Jean-Baptiste Siméon Chardin (1699 - 1799) was a bit of an outlier in the French art world during his day. He came into his own during the height of the French Rococo period, yet his work is not frilly, or ornate, and it is not full of pastels. Chardin began his career as a still-life painter and is considered one of the best painters of this milieu ever. He then moved on to genre scenes. We are going to look at two of Chardin’s genre scenes, “The House of Cards,” and “Soap Bubbles.” We will also learn a little French art history, and a bit more about Chardin as a painter.
Background on the Artist
Jean-Baptiste Siméon Chardin submitted to the Académie in 1728, when he was 29 years old. He was accepted as a still life artist on his first try. He enrolled the day he was accepted. While it was an honor simply to get in, there are reports he received some, hopefully
lighthearted, taunting from other artists who were admitted under more prestigious categories. Within a few years Chardin began to compose genre paintings. The difference between genre and portraits is the subject. Portraits are almost always of the wealthy. While genre paintings were for the wealthy, even though they focused on common people doing everyday activities.
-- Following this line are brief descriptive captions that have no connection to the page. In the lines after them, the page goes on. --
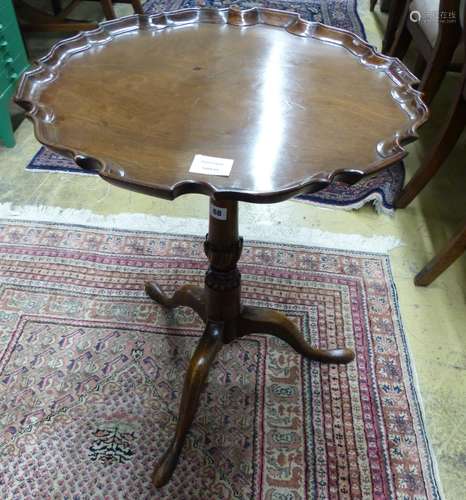 A George III and later mahogany tripod wine table, with piec...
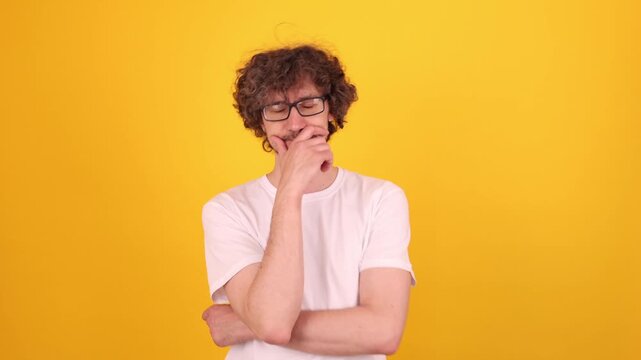 Person touching the chin in a thoughtful pose, looking upward with a subtle spark of insight, conveying a moment of realization against a bright yellow background.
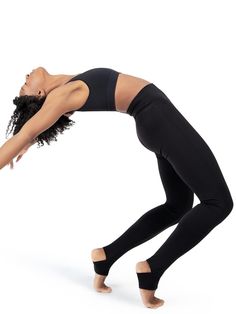 High Rise Stirrup Legging for Active LifestylesInspire your best performance in our high waisted Stirrup Legging. Made of a nylon and spandex combination that is both soft and resilient. Can be worn over dance shoes or left as is to create a bold cut-out detail on your calves. Easily translates from studio to daily wear. Product Features: Basic legging with stirrup    90% Nylon 10% Spandex High rise waist Medium inseam length: 33    Recommended care: Machine wash cold delicate cycle and hang dry Fitted Dancewear Tights For Yoga, Fitted Yoga Tights For Dancewear, High Stretch Black Legwear For Yoga, Black High Stretch Legwear For Yoga, Black Flexible Legwear For Yoga, Fitted Black Bottoms For Barre, Compression Dancewear Bottoms For Barre, Stretch Black Dancewear Bottoms, Compression Black Bottoms For Barre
Chardin relied on multiple layers of paint that would build up very thin impasto. He was also known to alter his brushstrokes within paintings. He did this to create varying surfaces on the objects in a painting, like textiles, stone, or a glass filled with liquid soap. These techniques added great depth, volume, and texture to his canvases.
Pendants Themes House of Cards, and the Soap Bubbles
Chardin sometimes displayed works as pendants. These would be two similar sized frames that could be displayed together. The paintings either portrayed similar themes, or opposite ones. “Soap Bubbles,” and “The House of Cards” have been shown as pendants, they both share themes of idleness, and the brevity of life. Let’s look at our card player to show the theme of idleness. The young man is wearing an apron. He is most likely a servant who has been tasked with cleaning up the card table. It’s a task he is clearly not doing. Look at the Jack of Hearts that faces out from the side drawer in the table, this lets viewers know our boy is a “lovable knave.” As to the brevity of life, blowing bubbles had long been a common symbol, in Dutch paintings, to remind people that life was short. The French would most likely have understood this symbolism too.
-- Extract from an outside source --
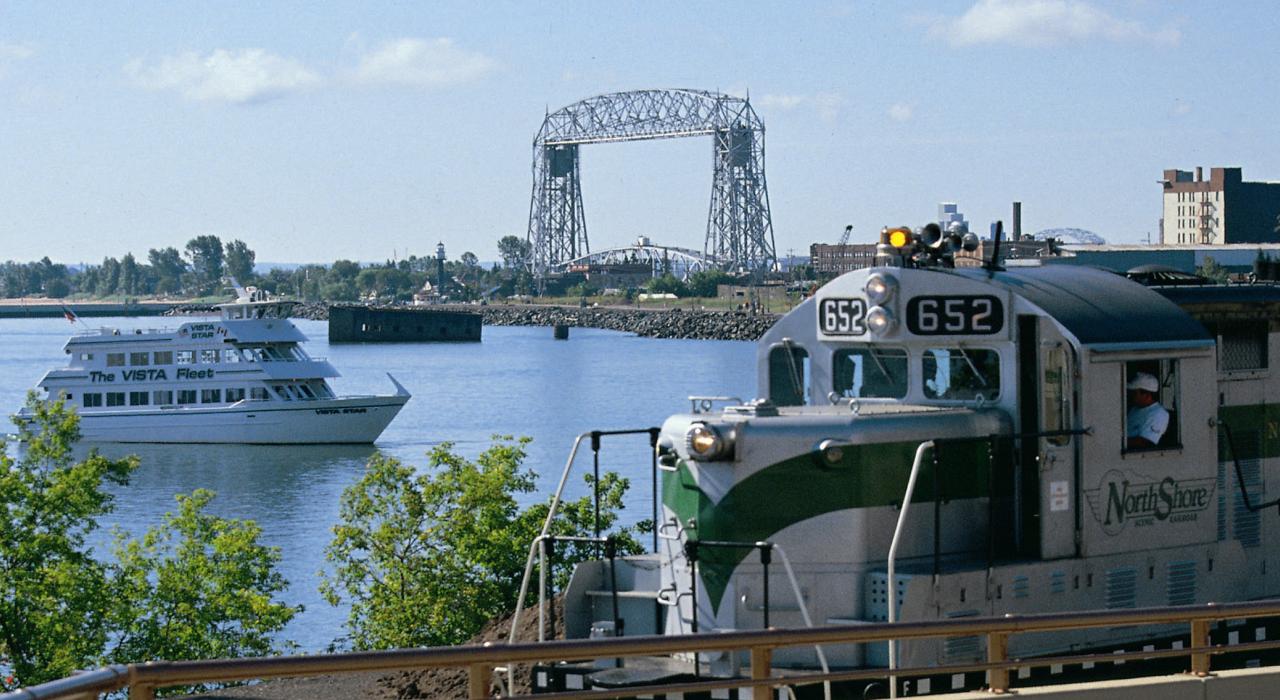 A North Shore train slips by the Vista Star craft A North Shore train slips by the Vista Star craft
During his heyday, Chardin was very popular. He often painted copies of his works for multiple buyers. “Blowing Bubbles,” can be found at three major US museums, including the National Gallery of Art, in Washington DC. Chardin received great honors in his lifetime. At one point he was given living, and working quarters inside the Louvre. Sadly, he fell out of favor later in life. Now his works grace major museums around the globe.